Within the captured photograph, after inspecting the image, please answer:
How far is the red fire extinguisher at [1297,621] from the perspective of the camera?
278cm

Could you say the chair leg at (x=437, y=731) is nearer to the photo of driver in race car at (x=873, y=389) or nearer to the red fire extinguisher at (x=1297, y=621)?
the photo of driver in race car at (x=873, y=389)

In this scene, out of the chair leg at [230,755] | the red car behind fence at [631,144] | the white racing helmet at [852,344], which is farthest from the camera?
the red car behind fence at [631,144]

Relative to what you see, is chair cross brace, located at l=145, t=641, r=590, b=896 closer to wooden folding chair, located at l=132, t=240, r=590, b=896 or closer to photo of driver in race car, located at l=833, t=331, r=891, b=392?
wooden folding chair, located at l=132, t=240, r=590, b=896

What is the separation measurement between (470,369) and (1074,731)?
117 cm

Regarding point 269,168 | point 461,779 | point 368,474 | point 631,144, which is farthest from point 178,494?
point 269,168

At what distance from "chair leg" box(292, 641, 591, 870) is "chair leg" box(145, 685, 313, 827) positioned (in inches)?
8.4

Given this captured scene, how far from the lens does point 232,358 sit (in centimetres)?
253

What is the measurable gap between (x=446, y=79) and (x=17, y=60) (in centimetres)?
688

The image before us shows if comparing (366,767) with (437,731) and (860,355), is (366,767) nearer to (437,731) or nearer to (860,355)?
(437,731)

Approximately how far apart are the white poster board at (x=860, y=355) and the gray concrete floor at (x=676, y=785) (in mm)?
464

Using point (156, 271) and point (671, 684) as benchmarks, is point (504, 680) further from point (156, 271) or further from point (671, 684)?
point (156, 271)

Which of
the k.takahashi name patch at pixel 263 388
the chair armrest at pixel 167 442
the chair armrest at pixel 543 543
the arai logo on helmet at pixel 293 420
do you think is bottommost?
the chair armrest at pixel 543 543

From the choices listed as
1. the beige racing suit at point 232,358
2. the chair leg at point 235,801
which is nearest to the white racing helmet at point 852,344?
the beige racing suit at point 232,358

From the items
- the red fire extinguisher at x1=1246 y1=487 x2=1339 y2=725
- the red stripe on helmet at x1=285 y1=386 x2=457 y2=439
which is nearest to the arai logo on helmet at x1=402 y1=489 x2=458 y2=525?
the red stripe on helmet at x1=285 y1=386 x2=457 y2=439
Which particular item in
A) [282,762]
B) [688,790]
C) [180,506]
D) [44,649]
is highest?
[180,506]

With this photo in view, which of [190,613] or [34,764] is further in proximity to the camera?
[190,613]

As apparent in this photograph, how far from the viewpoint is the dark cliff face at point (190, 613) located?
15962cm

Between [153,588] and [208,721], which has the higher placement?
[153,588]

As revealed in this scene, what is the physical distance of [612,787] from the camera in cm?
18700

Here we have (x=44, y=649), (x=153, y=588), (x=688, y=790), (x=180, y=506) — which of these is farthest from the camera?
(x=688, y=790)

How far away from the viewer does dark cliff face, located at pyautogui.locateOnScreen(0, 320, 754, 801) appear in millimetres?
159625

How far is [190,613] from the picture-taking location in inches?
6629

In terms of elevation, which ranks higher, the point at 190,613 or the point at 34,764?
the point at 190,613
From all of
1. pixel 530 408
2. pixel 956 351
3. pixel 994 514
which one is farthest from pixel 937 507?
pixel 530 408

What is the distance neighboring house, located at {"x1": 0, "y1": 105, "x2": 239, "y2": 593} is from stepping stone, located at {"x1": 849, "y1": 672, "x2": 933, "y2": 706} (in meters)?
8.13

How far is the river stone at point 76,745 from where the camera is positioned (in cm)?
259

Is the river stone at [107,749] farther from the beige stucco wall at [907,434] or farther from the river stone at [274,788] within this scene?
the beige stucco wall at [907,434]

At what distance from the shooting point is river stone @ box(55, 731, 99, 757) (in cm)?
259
------------------------------------
Quote every row above verbatim, keeping each line unchanged.

Within the captured photograph, after inspecting the image, please answer:
How far is the red fire extinguisher at [1297,621] from the perspective of the camera?
278cm

Could you say the chair leg at (x=437, y=731) is nearer to the photo of driver in race car at (x=873, y=389) or nearer to the red fire extinguisher at (x=1297, y=621)?
the photo of driver in race car at (x=873, y=389)

In this scene, out of the chair leg at [230,755] | the red car behind fence at [631,144] | the white racing helmet at [852,344], which is farthest from the camera?
the red car behind fence at [631,144]

Relative to what you see, is chair cross brace, located at l=145, t=641, r=590, b=896 closer to wooden folding chair, located at l=132, t=240, r=590, b=896 or closer to photo of driver in race car, located at l=833, t=331, r=891, b=392?
wooden folding chair, located at l=132, t=240, r=590, b=896

What is the separation measurement between (470,369) and (1074,731)?
117 cm

Regarding point 269,168 | point 461,779 | point 368,474 | point 631,144, which is farthest from point 178,494?
point 269,168

At what distance from "chair leg" box(292, 641, 591, 870) is "chair leg" box(145, 685, 313, 827) positioned (in inches)?
8.4

Given this captured scene, how far from the lens does point 232,358 sit (in centimetres)?
253

What is the measurable gap between (x=446, y=79) and (x=17, y=60) (in centimetres)?
688

The image before us shows if comparing (366,767) with (437,731) and (860,355), is (366,767) nearer to (437,731) or nearer to (860,355)?
(437,731)

Approximately how far apart are the white poster board at (x=860, y=355) and the gray concrete floor at (x=676, y=785) (in mm)?
464

Using point (156, 271) and point (671, 684) as benchmarks, is point (504, 680) further from point (156, 271) or further from point (671, 684)?
point (156, 271)

Which of
the k.takahashi name patch at pixel 263 388
the chair armrest at pixel 167 442
the chair armrest at pixel 543 543
the arai logo on helmet at pixel 293 420
do you think is bottommost?
the chair armrest at pixel 543 543

From the choices listed as
1. the beige racing suit at point 232,358
2. the chair leg at point 235,801
which is nearest to the white racing helmet at point 852,344?
the beige racing suit at point 232,358

From the items
- the red fire extinguisher at x1=1246 y1=487 x2=1339 y2=725
- the red stripe on helmet at x1=285 y1=386 x2=457 y2=439
which is nearest to the arai logo on helmet at x1=402 y1=489 x2=458 y2=525?
the red stripe on helmet at x1=285 y1=386 x2=457 y2=439
Which particular item in
A) [282,762]
B) [688,790]
C) [180,506]
D) [44,649]
is highest?
[180,506]

With this photo in view, which of [190,613] or [34,764] is further in proximity to the camera?
[190,613]

As apparent in this photograph, how far from the viewpoint is the dark cliff face at point (190, 613) located?
15962cm

Between [153,588] and [208,721], which has the higher placement?
[153,588]

As revealed in this scene, what is the physical distance of [612,787] from the camera in cm?
18700

Here we have (x=44, y=649), (x=153, y=588), (x=688, y=790), (x=180, y=506) — which of these is farthest from the camera?
(x=688, y=790)

How far away from the viewer does dark cliff face, located at pyautogui.locateOnScreen(0, 320, 754, 801) appear in millimetres?
159625

How far is [190,613] from the picture-taking location in inches?
6629

In terms of elevation, which ranks higher, the point at 190,613 or the point at 34,764?
the point at 190,613
From all of
1. pixel 530 408
2. pixel 956 351
3. pixel 994 514
which one is farthest from pixel 937 507?
pixel 530 408

What is the distance neighboring house, located at {"x1": 0, "y1": 105, "x2": 239, "y2": 593} is from stepping stone, located at {"x1": 849, "y1": 672, "x2": 933, "y2": 706} (in meters)?
8.13

How far is the river stone at point 76,745 from where the camera is positioned (in cm)?
259

Is the river stone at [107,749] farther from the beige stucco wall at [907,434] or farther from the river stone at [274,788] within this scene?
the beige stucco wall at [907,434]

At what distance from the shooting point is river stone @ box(55, 731, 99, 757) (in cm)?
259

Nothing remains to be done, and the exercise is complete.